Write out again only the lines that run from the start of the entries to the line containing "Malawi, site E11, 2019-03-19 11:51:42.", both included.

The input
Segment Open

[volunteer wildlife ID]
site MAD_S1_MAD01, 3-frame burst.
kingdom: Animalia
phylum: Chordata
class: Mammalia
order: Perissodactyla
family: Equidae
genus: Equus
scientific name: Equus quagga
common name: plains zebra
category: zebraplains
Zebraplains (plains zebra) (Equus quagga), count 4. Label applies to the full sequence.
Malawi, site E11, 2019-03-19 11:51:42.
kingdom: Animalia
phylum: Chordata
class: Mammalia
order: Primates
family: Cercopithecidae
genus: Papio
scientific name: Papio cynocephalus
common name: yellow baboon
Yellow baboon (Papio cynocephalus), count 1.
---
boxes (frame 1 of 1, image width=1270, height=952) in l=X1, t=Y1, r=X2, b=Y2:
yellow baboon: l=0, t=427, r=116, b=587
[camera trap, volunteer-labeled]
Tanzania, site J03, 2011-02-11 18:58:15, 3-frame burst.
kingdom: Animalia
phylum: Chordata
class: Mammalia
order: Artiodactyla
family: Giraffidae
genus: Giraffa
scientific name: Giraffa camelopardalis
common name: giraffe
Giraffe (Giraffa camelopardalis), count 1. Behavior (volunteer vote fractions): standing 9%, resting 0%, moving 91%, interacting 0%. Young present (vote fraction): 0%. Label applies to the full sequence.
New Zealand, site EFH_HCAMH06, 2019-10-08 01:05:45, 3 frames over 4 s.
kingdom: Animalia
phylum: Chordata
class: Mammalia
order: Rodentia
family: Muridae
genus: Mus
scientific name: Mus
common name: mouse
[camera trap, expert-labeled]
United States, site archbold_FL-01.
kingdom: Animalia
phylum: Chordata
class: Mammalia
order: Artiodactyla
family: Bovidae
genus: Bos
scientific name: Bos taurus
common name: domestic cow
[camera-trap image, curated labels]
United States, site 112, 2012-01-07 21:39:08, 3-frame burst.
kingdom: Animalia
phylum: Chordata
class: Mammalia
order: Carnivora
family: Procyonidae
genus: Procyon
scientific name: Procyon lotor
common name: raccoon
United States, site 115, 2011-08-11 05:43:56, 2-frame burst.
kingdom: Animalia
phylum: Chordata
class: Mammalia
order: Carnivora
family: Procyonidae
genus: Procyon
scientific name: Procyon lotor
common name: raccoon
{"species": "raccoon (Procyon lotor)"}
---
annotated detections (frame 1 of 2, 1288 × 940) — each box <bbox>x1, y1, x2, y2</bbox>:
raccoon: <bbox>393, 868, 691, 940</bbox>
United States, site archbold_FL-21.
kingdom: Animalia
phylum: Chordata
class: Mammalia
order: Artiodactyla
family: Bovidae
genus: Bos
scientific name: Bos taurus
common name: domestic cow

Segment Closed

Task response
[volunteer wildlife ID]
site MAD_S1_MAD01, 3-frame burst.
kingdom: Animalia
phylum: Chordata
class: Mammalia
order: Perissodactyla
family: Equidae
genus: Equus
scientific name: Equus quagga
common name: plains zebra
category: zebraplains
Zebraplains (plains zebra) (Equus quagga), count 4. Label applies to the full sequence.
Malawi, site E11, 2019-03-19 11:51:42.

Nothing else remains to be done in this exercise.